Experimental program
Comparison scheme
Effect test

Embodiment 1

[0060] refer to figure 1 , which provides a schematic diagram of the overall structure of an unsupervised domain adaptive fault diagnosis method, as shown in Figure 4. An unsupervised domain adaptive fault diagnosis method includes,

[0061] The objective function of the model proposed by the present invention includes the cross-entropy classification loss of the source domain, the discriminative loss based on the center and the relative alignment loss based on the features of the source domain and the target domain. The latter two losses are performed in the last fully connected layer. After model training, not only The representation learned in the source domain can be applied to the target domain, and the extracted domain-invariant features can be guaranteed to have better intra-class compactness and inter-class separability, and the extracted features can effectively improve the performance of cross-domain testing. performance.

[0062] Specifically, the main structure of...

Embodiment 2

[0109] In order to verify the effectiveness and feasibility of the proposed method, the bearing test device includes a motor, a torque sensor, a power tester and an electronic controller. An acceleration sensor is placed on the bearing seat of the motor drive end and the fan end. The data is collected by the acceleration sensor placed above the bearing seat of the motor drive end. The sampling frequency includes 12KHz and 48KHz, which are collected under 4 different loads (0-3HP) respectively; this bearing test system simulates the bearing There are 4 types of normal state (N), outer ring fault (OF), inner ring fault (IF) and rolling element fault (RF), and each type of fault has 3 fault degrees, including damage diameter of 0.007inch, 0.014 inch, 0.021inch, you can get 10 kinds of health status.

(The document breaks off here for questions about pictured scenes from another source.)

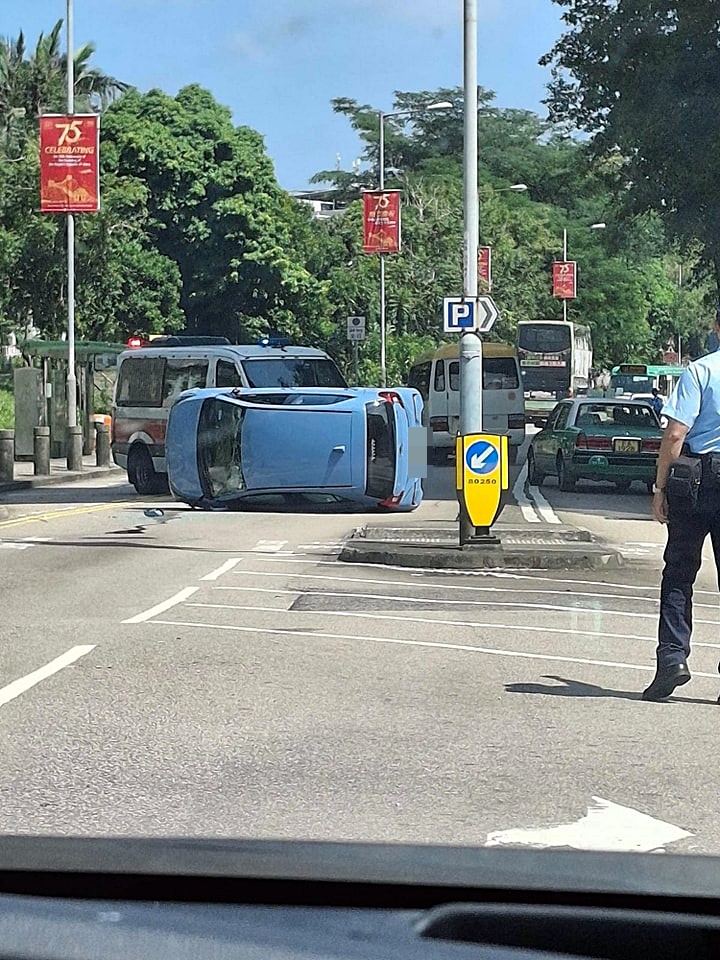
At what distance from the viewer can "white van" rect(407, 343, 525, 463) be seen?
37.6 metres

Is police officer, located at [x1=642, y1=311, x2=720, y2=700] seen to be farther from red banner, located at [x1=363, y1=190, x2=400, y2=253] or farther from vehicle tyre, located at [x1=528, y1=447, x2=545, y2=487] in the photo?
red banner, located at [x1=363, y1=190, x2=400, y2=253]

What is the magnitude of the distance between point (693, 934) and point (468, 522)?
1384cm

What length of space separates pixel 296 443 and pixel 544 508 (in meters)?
5.83

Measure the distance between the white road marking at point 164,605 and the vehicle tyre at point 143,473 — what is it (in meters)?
12.7

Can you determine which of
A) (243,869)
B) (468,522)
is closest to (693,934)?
(243,869)

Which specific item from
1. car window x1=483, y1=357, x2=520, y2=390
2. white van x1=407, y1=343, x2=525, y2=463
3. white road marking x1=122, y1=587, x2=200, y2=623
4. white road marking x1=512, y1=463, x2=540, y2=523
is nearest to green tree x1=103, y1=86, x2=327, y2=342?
white van x1=407, y1=343, x2=525, y2=463

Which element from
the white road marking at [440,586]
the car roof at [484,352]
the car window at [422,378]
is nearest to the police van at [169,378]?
the white road marking at [440,586]

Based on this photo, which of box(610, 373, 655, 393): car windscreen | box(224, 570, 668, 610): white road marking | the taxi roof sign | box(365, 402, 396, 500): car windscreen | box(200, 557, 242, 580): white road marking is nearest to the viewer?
box(224, 570, 668, 610): white road marking

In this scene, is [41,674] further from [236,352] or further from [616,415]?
[616,415]

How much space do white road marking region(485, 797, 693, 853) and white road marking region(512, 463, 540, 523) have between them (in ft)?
47.9

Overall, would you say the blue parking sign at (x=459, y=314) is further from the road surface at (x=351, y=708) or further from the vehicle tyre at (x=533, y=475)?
the vehicle tyre at (x=533, y=475)

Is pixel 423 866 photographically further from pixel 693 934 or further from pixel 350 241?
pixel 350 241

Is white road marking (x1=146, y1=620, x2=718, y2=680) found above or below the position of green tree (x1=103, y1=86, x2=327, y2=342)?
below

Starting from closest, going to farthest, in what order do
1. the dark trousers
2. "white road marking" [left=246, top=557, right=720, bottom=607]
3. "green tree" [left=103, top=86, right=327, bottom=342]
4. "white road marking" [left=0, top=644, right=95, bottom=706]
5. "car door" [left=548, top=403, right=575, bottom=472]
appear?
the dark trousers, "white road marking" [left=0, top=644, right=95, bottom=706], "white road marking" [left=246, top=557, right=720, bottom=607], "car door" [left=548, top=403, right=575, bottom=472], "green tree" [left=103, top=86, right=327, bottom=342]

[0110] In this example, the sampling frequency of the driving end of the rolling bearing is 12kHz for different fault locations and vibration signals of different health states for ...

Embodiment 3

[0118] For each fault detection type, in order to further analyze the sensitivity of the proposed CACD-1DCNN model, this method introduces three new evaluation indicators, namely Precision (precision), Recall (recall rate) and F value. Called precision, recall is also called recall.

[0119] In the fault diagnosis multi-classification problem, the definitions for each fault category c are:

[0120] Accuracy (c)=TP / TP+FP

[0121] Recall (c)=TP / TP+FN

[0122] Among them, true positives (TP) represent the number of faults that are correctly identified as fault category c, false positives (FP) represent the number of faults that are incorrectly identified as fault category c, and false negatives (FN) represent the number of faults that are incorrectly identified as not belonging to c, i.e. no The number of faults that were correctly labeled.

[0123] The failure category c has an accuracy of 1, which means that when each sample is marked as belonging to a certain failure class ...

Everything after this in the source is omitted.